[Opening TEXT PROVIDED section]

TechnicalJanuary 20, 202415 min

How a Database Deadlock Killed Our Production System (And How We Fixed It)

A deep dive into a critical production incident where database deadlocks brought down a high-traffic SaaS platform. Learn the root cause, our debugging process, and the architectural changes that prevented recurrence.

The Incident: 3 AM Wake-Up Call

It was 3:17 AM when PagerDuty woke me up. Our monitoring system detected that API response times had spiked from ~80ms to over 30 seconds. Within minutes, the entire platform became unresponsive. Over 15,000 active users were locked out, and our support channels exploded with complaints.

This is the story of how a subtle database deadlock pattern emerged under production load, how we diagnosed it under pressure, and the architectural changes we implemented to ensure it never happened again.

The Symptoms: What We Saw First

When I SSHed into our production Kubernetes cluster, the symptoms were clear but confusing:

  • API latency: p99 > 30s (normal: ~100ms)
  • Database connection pool: 100% exhausted (200/200 connections in use)
  • CPU and memory: completely normal (no resource saturation)

[Closing TEXT PROVIDED section]
[Opening DATA EXTRACTS section]

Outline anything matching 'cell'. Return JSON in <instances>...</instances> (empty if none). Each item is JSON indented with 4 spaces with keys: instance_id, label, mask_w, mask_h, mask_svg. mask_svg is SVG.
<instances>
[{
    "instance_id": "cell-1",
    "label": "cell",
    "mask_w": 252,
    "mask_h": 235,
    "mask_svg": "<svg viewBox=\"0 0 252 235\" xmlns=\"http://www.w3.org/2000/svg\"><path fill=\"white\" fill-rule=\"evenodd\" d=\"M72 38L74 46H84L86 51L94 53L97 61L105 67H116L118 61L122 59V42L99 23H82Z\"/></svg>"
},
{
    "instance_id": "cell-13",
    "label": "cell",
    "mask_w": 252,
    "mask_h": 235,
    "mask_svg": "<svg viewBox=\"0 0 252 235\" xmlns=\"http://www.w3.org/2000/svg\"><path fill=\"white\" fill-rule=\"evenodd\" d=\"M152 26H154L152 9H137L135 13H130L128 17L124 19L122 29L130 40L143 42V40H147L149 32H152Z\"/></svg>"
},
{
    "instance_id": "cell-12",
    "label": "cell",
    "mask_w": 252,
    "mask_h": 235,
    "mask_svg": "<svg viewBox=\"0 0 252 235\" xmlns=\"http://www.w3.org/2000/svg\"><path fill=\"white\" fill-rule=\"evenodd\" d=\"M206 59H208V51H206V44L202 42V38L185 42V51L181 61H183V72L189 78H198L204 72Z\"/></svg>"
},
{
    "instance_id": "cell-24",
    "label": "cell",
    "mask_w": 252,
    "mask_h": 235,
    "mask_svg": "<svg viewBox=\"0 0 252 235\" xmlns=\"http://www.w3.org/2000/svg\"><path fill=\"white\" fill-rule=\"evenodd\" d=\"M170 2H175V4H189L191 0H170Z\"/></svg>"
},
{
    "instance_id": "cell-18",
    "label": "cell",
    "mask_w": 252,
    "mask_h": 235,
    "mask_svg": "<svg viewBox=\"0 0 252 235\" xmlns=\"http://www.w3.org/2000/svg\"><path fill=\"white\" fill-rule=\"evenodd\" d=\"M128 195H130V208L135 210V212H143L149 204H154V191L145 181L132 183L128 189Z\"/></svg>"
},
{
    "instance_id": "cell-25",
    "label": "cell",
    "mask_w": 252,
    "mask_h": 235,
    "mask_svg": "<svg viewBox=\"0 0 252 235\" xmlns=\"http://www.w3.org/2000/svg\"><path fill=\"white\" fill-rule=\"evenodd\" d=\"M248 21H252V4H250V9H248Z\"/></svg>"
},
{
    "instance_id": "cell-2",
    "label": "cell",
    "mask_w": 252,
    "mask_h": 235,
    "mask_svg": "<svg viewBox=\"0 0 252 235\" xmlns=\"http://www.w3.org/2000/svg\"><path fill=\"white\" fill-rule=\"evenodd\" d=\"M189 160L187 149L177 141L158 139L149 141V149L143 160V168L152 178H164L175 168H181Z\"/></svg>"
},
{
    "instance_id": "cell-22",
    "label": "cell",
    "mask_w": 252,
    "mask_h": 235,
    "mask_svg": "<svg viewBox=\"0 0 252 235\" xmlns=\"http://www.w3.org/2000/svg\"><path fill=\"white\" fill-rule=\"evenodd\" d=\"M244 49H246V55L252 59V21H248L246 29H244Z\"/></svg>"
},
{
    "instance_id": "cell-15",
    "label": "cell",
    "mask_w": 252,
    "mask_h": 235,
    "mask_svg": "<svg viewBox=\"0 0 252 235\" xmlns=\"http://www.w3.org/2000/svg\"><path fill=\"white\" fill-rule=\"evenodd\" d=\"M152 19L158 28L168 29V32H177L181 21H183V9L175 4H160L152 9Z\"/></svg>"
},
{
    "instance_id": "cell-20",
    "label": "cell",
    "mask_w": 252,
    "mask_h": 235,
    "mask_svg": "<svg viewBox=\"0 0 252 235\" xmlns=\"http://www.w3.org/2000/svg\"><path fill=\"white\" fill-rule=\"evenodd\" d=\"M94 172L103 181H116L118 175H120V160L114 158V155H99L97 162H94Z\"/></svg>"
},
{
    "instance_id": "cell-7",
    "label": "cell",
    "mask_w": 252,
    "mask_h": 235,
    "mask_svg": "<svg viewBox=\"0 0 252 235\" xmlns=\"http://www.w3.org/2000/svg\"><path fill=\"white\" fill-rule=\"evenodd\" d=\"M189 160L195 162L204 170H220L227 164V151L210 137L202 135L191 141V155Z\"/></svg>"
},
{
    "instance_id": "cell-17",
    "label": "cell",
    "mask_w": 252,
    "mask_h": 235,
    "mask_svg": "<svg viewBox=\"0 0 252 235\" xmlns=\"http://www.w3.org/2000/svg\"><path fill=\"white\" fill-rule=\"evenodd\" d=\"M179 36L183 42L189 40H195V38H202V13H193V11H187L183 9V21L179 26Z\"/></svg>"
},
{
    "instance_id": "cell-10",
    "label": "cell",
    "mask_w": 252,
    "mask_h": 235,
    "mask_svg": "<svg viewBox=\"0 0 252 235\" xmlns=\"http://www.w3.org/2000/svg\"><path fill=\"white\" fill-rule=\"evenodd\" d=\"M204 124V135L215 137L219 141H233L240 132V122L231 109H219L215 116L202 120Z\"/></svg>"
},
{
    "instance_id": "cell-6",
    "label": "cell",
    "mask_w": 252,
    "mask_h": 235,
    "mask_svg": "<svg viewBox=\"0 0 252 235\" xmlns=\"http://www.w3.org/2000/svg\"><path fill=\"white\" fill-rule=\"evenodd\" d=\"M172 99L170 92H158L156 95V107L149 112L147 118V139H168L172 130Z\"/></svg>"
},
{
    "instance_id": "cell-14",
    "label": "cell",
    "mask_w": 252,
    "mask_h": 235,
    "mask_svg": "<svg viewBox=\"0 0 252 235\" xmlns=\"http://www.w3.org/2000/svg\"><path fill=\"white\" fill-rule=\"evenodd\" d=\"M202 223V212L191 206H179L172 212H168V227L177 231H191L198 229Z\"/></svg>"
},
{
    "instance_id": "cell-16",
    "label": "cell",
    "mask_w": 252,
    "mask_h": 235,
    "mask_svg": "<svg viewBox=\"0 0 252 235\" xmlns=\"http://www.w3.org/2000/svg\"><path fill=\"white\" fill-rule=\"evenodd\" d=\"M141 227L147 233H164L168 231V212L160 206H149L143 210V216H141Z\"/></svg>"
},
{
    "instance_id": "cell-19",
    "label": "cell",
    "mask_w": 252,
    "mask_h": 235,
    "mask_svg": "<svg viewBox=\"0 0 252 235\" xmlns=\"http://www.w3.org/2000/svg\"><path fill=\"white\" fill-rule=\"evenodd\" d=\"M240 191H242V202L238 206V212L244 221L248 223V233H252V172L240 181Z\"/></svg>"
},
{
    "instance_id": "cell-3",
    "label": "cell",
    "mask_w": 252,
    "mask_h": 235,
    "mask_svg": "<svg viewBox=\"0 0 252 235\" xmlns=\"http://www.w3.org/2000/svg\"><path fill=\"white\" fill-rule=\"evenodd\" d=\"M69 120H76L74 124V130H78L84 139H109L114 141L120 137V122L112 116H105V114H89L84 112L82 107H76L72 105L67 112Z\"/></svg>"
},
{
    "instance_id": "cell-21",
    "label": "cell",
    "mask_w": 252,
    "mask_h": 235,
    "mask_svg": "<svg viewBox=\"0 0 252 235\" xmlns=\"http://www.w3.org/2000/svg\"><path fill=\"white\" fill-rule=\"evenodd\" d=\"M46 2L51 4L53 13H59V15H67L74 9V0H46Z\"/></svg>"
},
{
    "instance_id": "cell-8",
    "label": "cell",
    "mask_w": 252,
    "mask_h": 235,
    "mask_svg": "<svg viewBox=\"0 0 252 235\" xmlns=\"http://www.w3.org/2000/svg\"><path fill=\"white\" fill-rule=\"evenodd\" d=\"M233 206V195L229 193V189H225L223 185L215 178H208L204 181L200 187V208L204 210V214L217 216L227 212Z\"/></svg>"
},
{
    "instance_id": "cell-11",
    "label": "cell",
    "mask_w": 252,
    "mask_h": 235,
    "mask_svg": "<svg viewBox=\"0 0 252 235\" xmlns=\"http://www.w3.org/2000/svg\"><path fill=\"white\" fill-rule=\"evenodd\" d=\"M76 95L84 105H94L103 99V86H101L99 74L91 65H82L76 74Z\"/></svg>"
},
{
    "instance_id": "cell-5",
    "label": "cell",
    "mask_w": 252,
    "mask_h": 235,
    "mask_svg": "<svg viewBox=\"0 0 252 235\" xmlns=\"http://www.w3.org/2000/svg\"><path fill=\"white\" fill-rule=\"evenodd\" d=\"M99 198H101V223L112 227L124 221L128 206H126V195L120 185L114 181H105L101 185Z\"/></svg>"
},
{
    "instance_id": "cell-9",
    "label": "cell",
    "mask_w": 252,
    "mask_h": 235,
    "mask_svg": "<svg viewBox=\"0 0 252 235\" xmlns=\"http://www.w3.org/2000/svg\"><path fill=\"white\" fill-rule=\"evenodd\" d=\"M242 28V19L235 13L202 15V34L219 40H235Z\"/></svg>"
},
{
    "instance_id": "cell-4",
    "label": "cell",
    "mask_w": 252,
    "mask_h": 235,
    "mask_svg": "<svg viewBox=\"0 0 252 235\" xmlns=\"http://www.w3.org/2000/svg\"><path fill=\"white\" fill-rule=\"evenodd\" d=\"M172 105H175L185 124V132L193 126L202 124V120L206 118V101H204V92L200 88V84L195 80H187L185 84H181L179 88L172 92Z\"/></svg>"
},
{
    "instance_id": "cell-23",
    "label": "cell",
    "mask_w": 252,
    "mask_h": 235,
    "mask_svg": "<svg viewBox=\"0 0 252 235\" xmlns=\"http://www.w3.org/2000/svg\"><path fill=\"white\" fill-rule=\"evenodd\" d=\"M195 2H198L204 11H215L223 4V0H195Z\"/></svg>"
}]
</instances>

[Closing DATA EXTRACTS section]

### [AIM OF THE TASK]
Continue the text about the database deadlock incident from where it stops.

### [WRITTEN RESPONSE]
  • Error rate: 504 Gateway Timeouts spiking

The confusing part? CPU was at 15%, memory at 40%, disk I/O was minimal. This wasn't a resource exhaustion problem. Something else was blocking our database queries.

The Root Cause: A Hidden Deadlock Pattern

After connecting to our PostgreSQL instance and running SELECT * FROM pg_stat_activity WHERE state != 'idle';, I saw the smoking gun:

pid  | state            | wait_event_type | wait_event
-----|------------------|-----------------|------------
1234 | active          | Lock            | transactionid
5678 | active          | Lock            | transactionid
9012 | active          | Lock            | transactionid
(... 197 more rows ...)

Nearly all 200 connections were waiting on transaction locks. Checking pg_locks revealed a circular dependency:

  • Transaction A held a lock on users table row ID 42, waiting for subscriptions row ID 89
  • Transaction B held a lock on subscriptions row ID 89, waiting for users row ID 42

Classic deadlock. But why was it happening at 3 AM, and why so catastrophically?

Debugging Under Pressure: The Detective Work

Step 1: Immediate Mitigation

First priority: restore service. I killed the deadlocked transactions:

SELECT pg_terminate_backend(pid)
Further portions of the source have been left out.